Agriculture Secretary Sonny Perdue sees nothing but good in collaboration between federal and state agencies at Stoneville, Miss.

Agriculture Secretary Sonny Perdue says the administration’s budget “may have missed the mark” when it comes to agricultural research funding, and he pledged to work to “right-size” that part of the budget for agriculture.

Secretary Perdue’s comments came during a hearing held by the Agricultural Appropriations Subcommittee of the Senate Appropriations Committee, which is chaired by Mississippi Sen. Thad Cochran.

Perdue and Cochran sat next to each other on the stage at the Delta Council’s annual meeting where the secretary gave the keynote address a few days before on Friday, June 9. One of Perdue’s themes was rebuilding the rural economy, including helping state and federal research agencies improve their collaboration.

“Many people are looking at this year’s budget with hope and despair,” said Cochran, speaking at the Appropriations Subcommittee hearing. “We’re going to go through a thoughtful process to determine appropriate funding levels for agriculture research and programs that support American producers.

“Secretary Perdue has indicated his readiness to work with us through this important process. I look forward to working with him to make appropriations available in a responsible way.”

Cochran singled out the proposed funding levels for the Agriculture Research Service, which has a regional office headquartered in Stoneville. The administration’s budget request would reduce funding for ARS as a part of a 21 percent funding reduction for the USDA overall.

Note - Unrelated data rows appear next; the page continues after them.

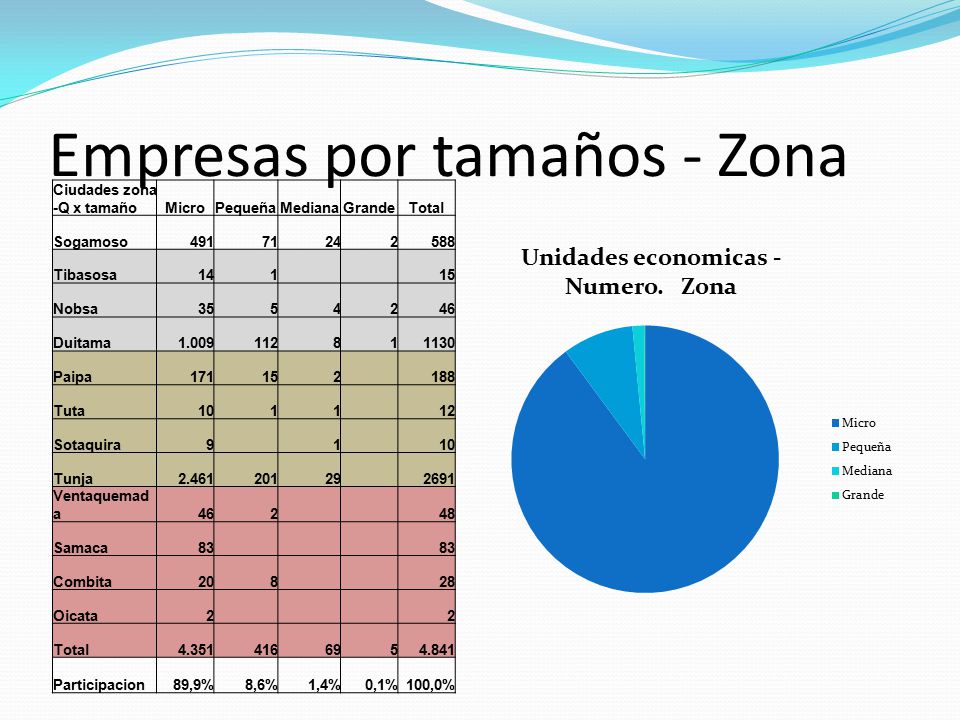 Empresas por tamaños - Zona

| Ciudades zona -Q x tamaño | Micro | Pequeña | Mediana | Grande | Total |
|---|---|---|---|---|---|
| Sogamoso | 491 | 71 | 24 | 2 | 588 |
| Tibasosa | 14 | 1 | | | 15 |
| Nobsa | 35 | 5 | 4 | 2 | 46 |
| Duitama | 1.009 | 112 | 8 | 1 | 1130 |
| Paipa | 171 | 15 | 2 | | 188 |
| Tuta | 10 | 1 | 1 | | 12 |
| Sotaquira | 9 | | 1 | | 10 |
| Tunja | 2.461 | 201 | 29 | | 2691 |
| Ventaquemada | 46 | 2 | | | 48 |
| Samaca | 83 | | | | 83 |
| Combita | 20 | 8 | | | 28 |
| Oicata | 2 | | | | 2 |
| Total | 4.351 | 416 | 69 | 5 | 4.841 |
| Participacion | 89,9% | 8,6% | 1,4% | 0,1% | 100,0% |

Unidades economicas - Numero. Zona

Micro
Pequeña
Mediana
Grande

Responding to Cochran, Perdue praised agriculture research conducted in Mississippi and pledged to “work to right-size the budget.

“You and I were just at the Delta Council at the Stoneville research facility, which in my opinion is one of the best examples of the collaboration between our land grant universities in this case Mississippi State University, and our ARS of the USDA,” Perdue said. “It was a seamless operation, and I don’t think those people even knew whether they had a Mississippi State shirt on, extension agent or ARS, the way they were working together collaboratively.

“I think research is one of those areas where we may have missed the mark,” the Secretary noted. “I believe we can work to right-size the budget because research is really the basis for our agricultural productivity today.”

Cochran also submitted questions to Perdue regarding the budget request to eliminate several programs, including: the Water and Wastewater Grant program, which supports rural community water systems; and the Rural Business Cooperative Service, a loan and grant program to promote business and employment in rural areas.